For this exercise, retype every record below exactly and keep the pictures out.

The data
- - - -
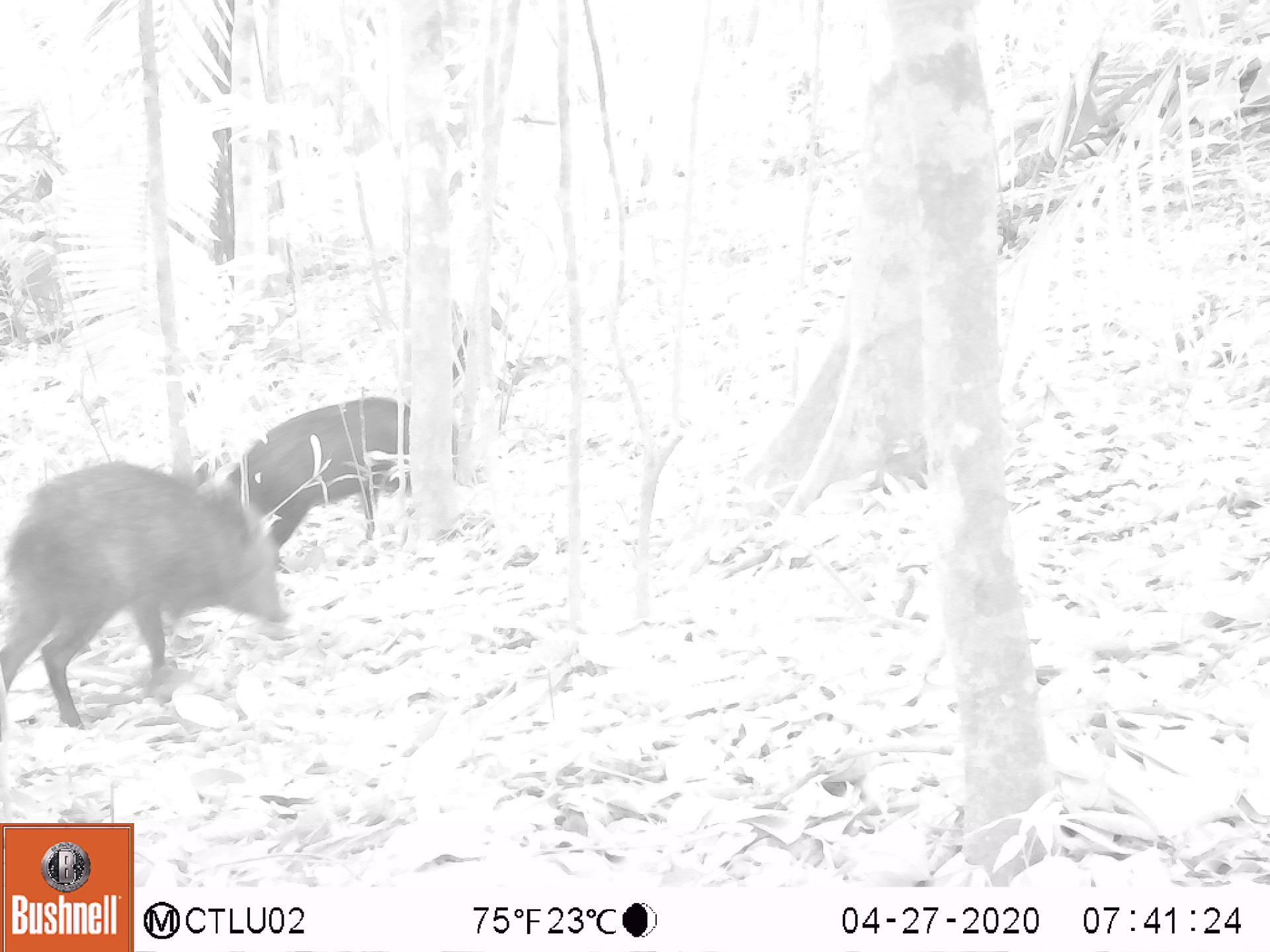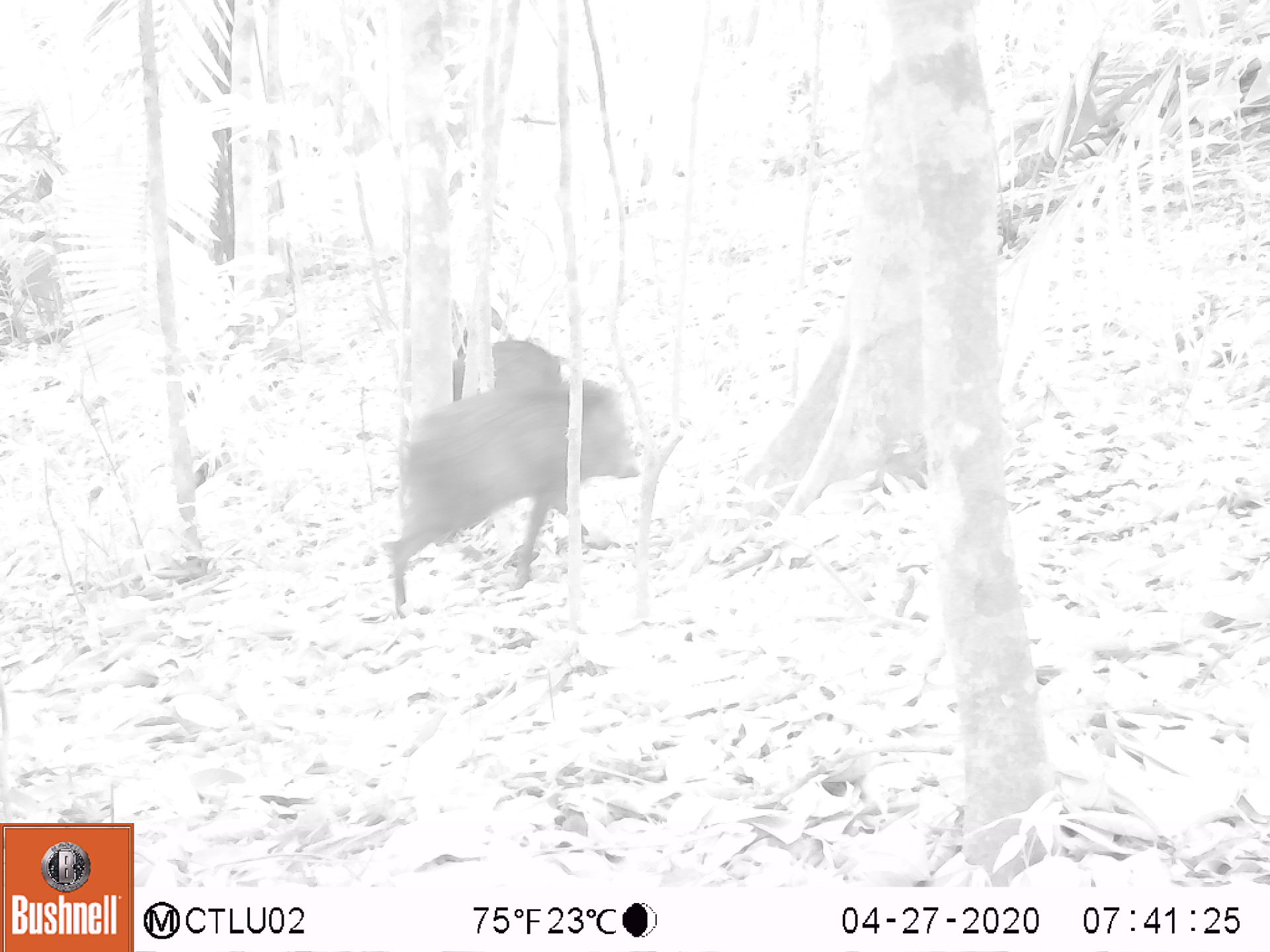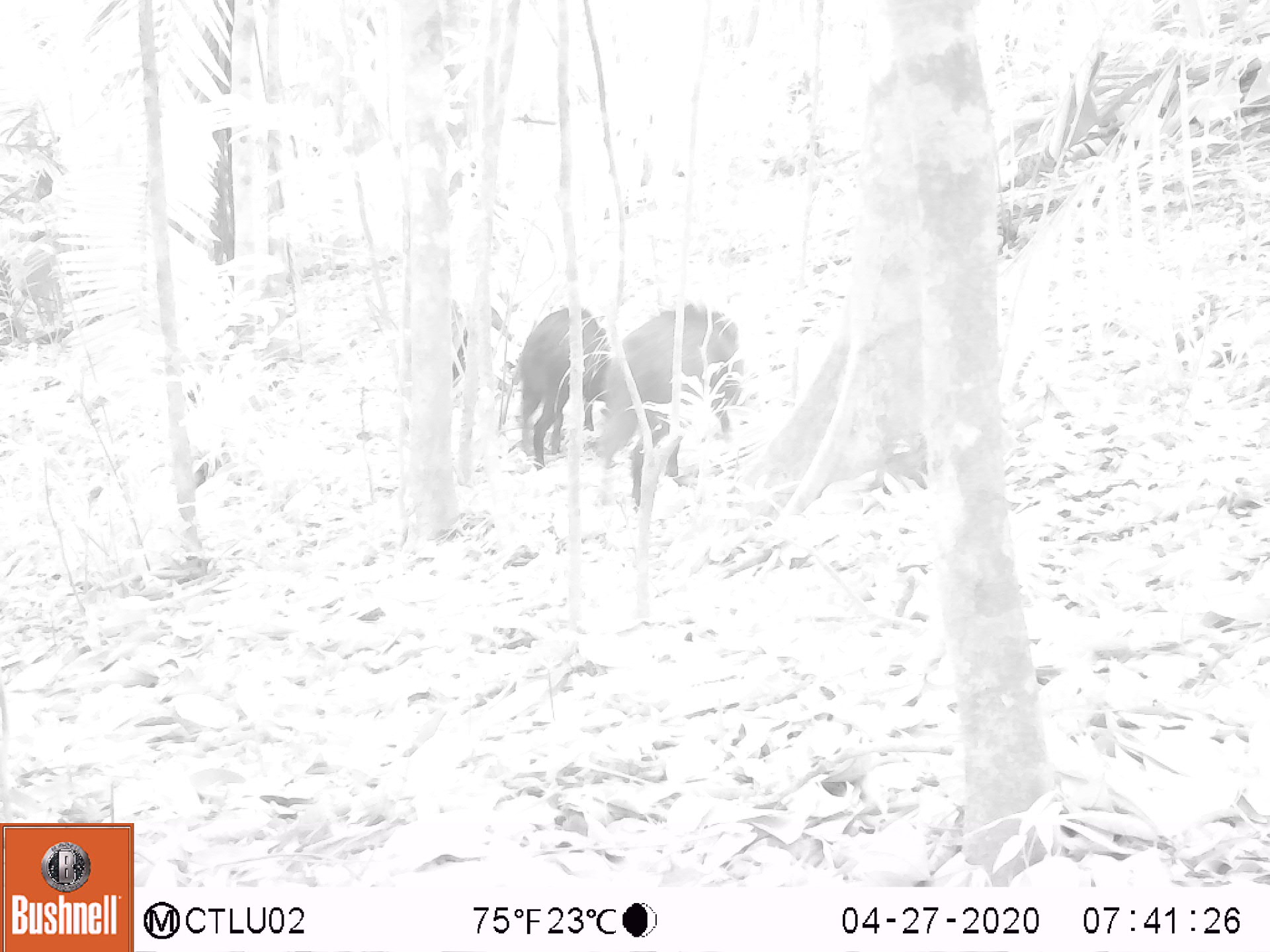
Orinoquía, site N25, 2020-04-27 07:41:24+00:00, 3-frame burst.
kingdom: Animalia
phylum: Chordata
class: Mammalia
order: Artiodactyla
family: Tayassuidae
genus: Pecari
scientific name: Pecari tajacu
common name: collared peccary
- - - -
Answer space
Orinoquía, site N25, 2020-04-27 07:41:24+00:00, 3-frame burst.
kingdom: Animalia
phylum: Chordata
class: Mammalia
order: Artiodactyla
family: Tayassuidae
genus: Pecari
scientific name: Pecari tajacu
common name: collared peccary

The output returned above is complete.